106. Letter From President Kennedy to Senator Mike Mansfield0
Washington,
August 28,
1962.
Dear Mike: I want to thank you for your thoughtful memorandum of August 25 about the situation in Berlin.1
- 1.
- Your memorandum concentrates mainly on the problem of East Berlin. I think the truth is that East Berlin is not an issue of war and peace for us, and therefore we should not adopt any of the more drastic alternatives proposed in your memorandum. The time for a fight over an effective Western role in East Berlin passed, if it ever existed, many years ago—about the time of the first blockade. Our contingency plans therefore do not call for shooting over developments which may affect the relatively unimportant access we now have to East Berlin.
- 2.
- The crucial question remains that of West Berlin, and our attention is currently focused on what we should do to sustain the vital interests which do indeed exist there, in the event of further Soviet steps looking toward the increasingly complete incorporation of East Berlin into East Germany.
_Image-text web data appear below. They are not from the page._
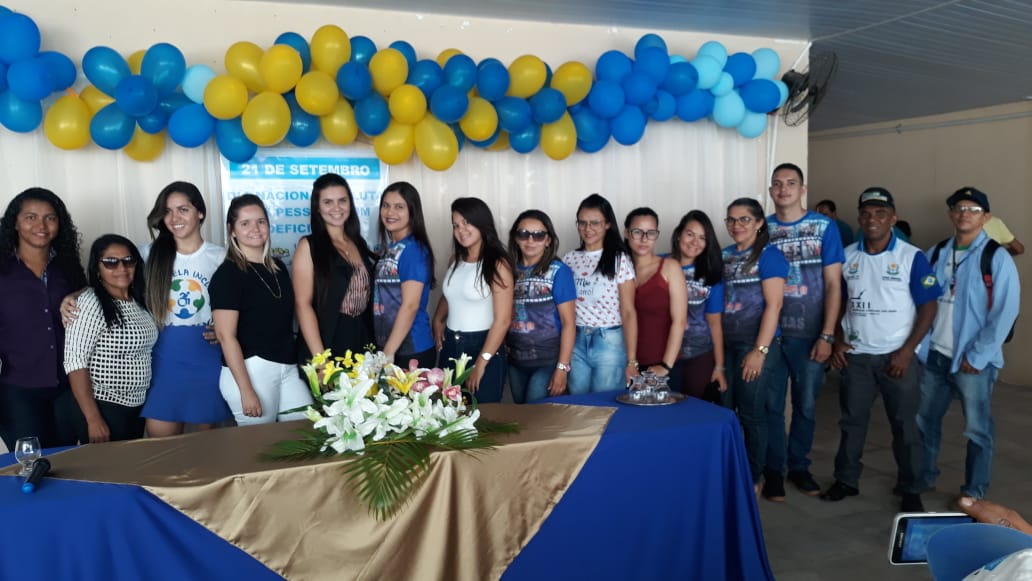 Município realiza evento em alusão ao Dia Nacional de Luta da Pessoa com Deficiência - Imagem 6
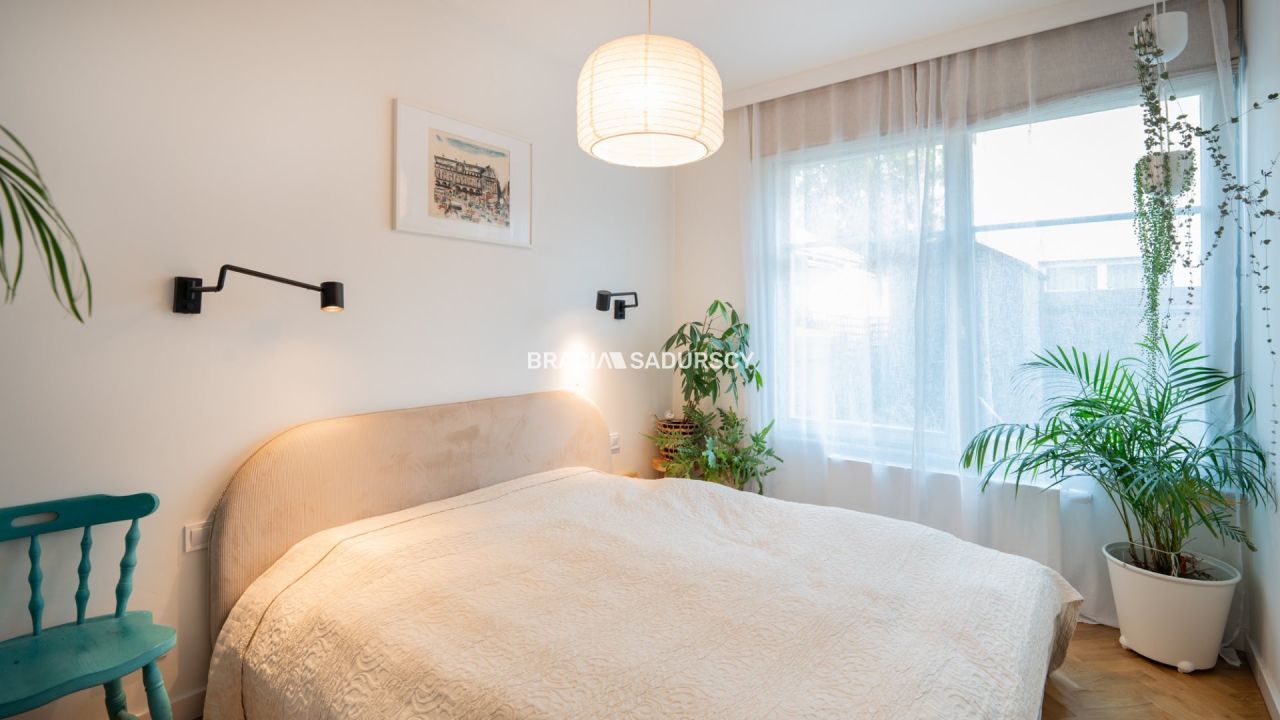 Mieszkanie 3-pokojowe Kraków Dębniki, Kameralna. Zdjęcie 16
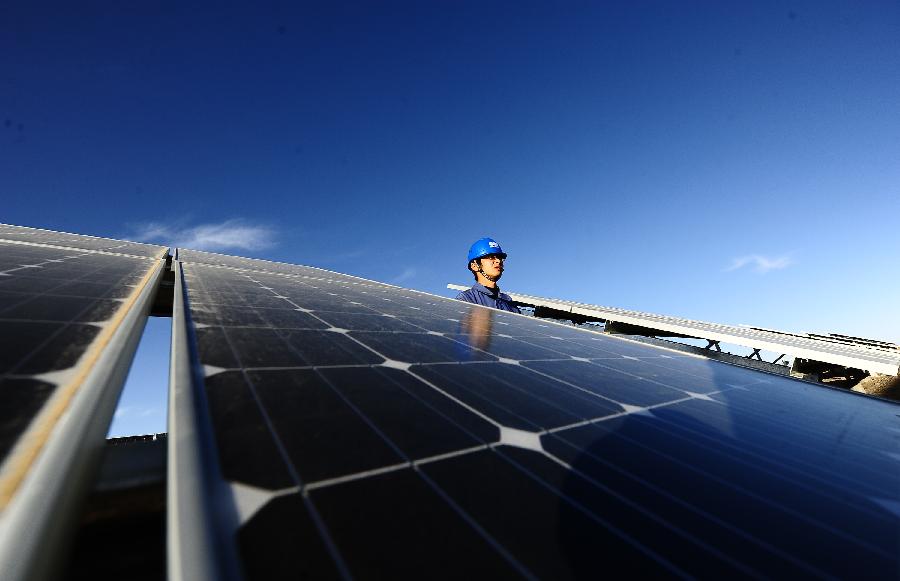 太陽能電池中的污染物質：光伏有多危險？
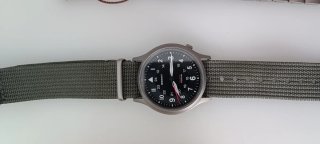 Reloj Berny de Titanio
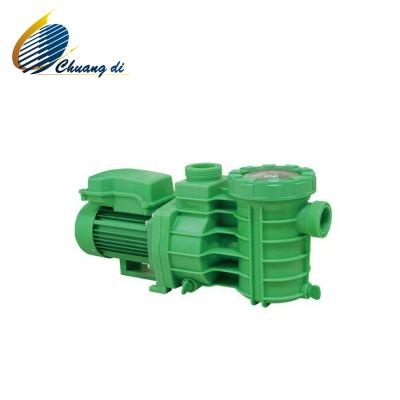 China New Plastic Electric Water Pump Swimming Pool Plastic Pool for sale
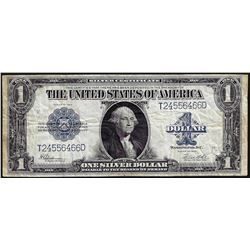 1923 $1 Silver Certificate Note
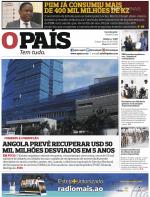 O Pas (Angola) - 2022-06-23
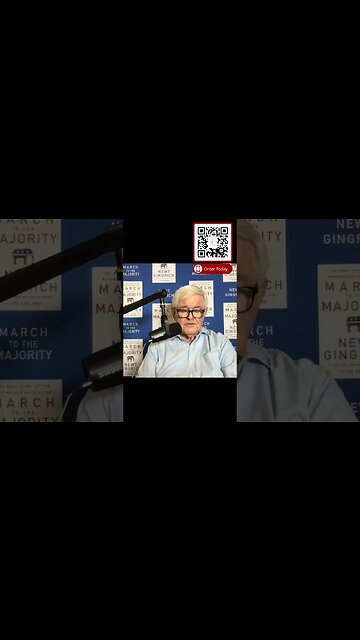 Newt Gingrich | March to the Majority | Working Together #shorts #newtgingrich #workingtogether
There may be important things which we can do to strengthen our own ties to West Berlin, and perhaps the ties of West Berlin to West Germany, in this event. The three basic rights—of presence, access, and viability—which we have been asserting throughout this Administration all relate to West Berlin and not East Berlin; it is on this position that we shall continue to base our planning.
- 3.
- I entirely agree with your view that we should keep our Allies with us as we move ahead in this crisis and use the UN wherever it can help us. But both Allies and the UN seem to me to have their main importance [Page 290] in connection with West Berlin, and not with the remnants of our role in a section of the city which has been under effective Soviet control for a decade and a half.